Malta's AML/CFT requirements for cryptocurrency service providers are governed by the Prevention of Money Laundering and Funding of Terrorism Regulations (PMLFTR) and the Virtual Financial Assets Act (VFAA), with oversight by the Financial Intelligence Analysis Unit (FIAU) and the Malta Financial Services Authority (MFSA)[1][2].

AML/CFT Legislation Framework

The regulatory structure comprises three primary legislative acts[2]:

• Virtual Financial Assets Act (VFAA) – The foundational legislation enacted in 2018 that first regulated cryptocurrency in Malta[1][6]
• Markets in Crypto-Assets Regulation (MiCA) – EU-wide regulation implemented in Malta through Act XIV of 2024, which integrated Titles III and IV concerning Asset-Referenced Tokens (ARTs) and E-Money Tokens (EMTs)[5]
• Prevention of Money Laundering Act (Chapter 373, Laws of Malta) and associated PMLFTR regulations, which transpose the EU's 5th AML Directive 2015/849/EU[2]

As of December 30, 2024, the FIAU restructured the Implementing Procedures Part II (IP2) for the crypto-asset sector to align with MiCA requirements[4].

Customer Due Diligence Requirements

Virtual Asset Service Providers (VASPs) must perform comprehensive customer due diligence, including[6]:

• Customer identification and verification
• Ongoing transaction monitoring for suspicious activity
• Enhanced Due Diligence (EDD) for higher-risk customers
• Simplified Due Diligence for lower-risk transactions

For self-hosted wallet transactions, CASPs (Crypto-Asset Service Providers) must identify and verify both the originator and beneficiary, ensure the address is under customer control, require additional information on the origin and destination of crypto-assets, and conduct enhanced ongoing monitoring[4].

Suspicious Transaction Reporting

VASPs are required to[6]:

• Monitor financial transactions for suspicious activity
• Submit regular reports to the relevant regulatory authority
• Maintain adequate AML/CFT policies and procedures
• Appoint a Money Laundering Reporting Officer for compliance[6]

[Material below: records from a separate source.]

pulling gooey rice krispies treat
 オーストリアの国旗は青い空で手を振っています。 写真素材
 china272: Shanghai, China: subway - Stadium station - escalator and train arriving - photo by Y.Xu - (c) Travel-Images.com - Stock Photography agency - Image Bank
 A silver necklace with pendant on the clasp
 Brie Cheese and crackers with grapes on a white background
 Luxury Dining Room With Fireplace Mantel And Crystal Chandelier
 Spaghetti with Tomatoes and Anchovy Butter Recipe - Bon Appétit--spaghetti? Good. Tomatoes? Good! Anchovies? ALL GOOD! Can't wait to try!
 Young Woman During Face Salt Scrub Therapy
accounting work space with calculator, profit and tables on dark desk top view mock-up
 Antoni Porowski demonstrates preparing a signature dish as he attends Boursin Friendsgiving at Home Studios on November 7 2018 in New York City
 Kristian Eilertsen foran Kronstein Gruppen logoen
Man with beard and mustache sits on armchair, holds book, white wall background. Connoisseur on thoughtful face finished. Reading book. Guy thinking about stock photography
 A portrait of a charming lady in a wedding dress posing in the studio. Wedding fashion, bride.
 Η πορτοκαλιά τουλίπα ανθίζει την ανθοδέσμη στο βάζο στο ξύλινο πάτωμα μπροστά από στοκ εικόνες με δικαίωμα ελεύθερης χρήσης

Record-Keeping Obligations

Service providers must[6]:

• Prepare and file periodic financial statements and reports
• Maintain detailed AML/CFT documentation
• Keep records of customer transactions and due diligence procedures
• Comply with ongoing financial reporting requirements

Regulatory Oversight

The Financial Intelligence Analysis Unit (FIAU) operates under the AML regime and enforces compliance with anti-money laundering measures[5]. The Malta Financial Services Authority (MFSA) regulates virtual financial assets services and requires licensing for any crypto service involving advice, recommendation, or placement of virtual assets within or from Malta[1][5].

Any entity providing "relevant activities" under the Maltese AML framework must comply with AML laws, and offshore businesses cannot provide services to local customers on an active solicitation basis without proper licensing[5].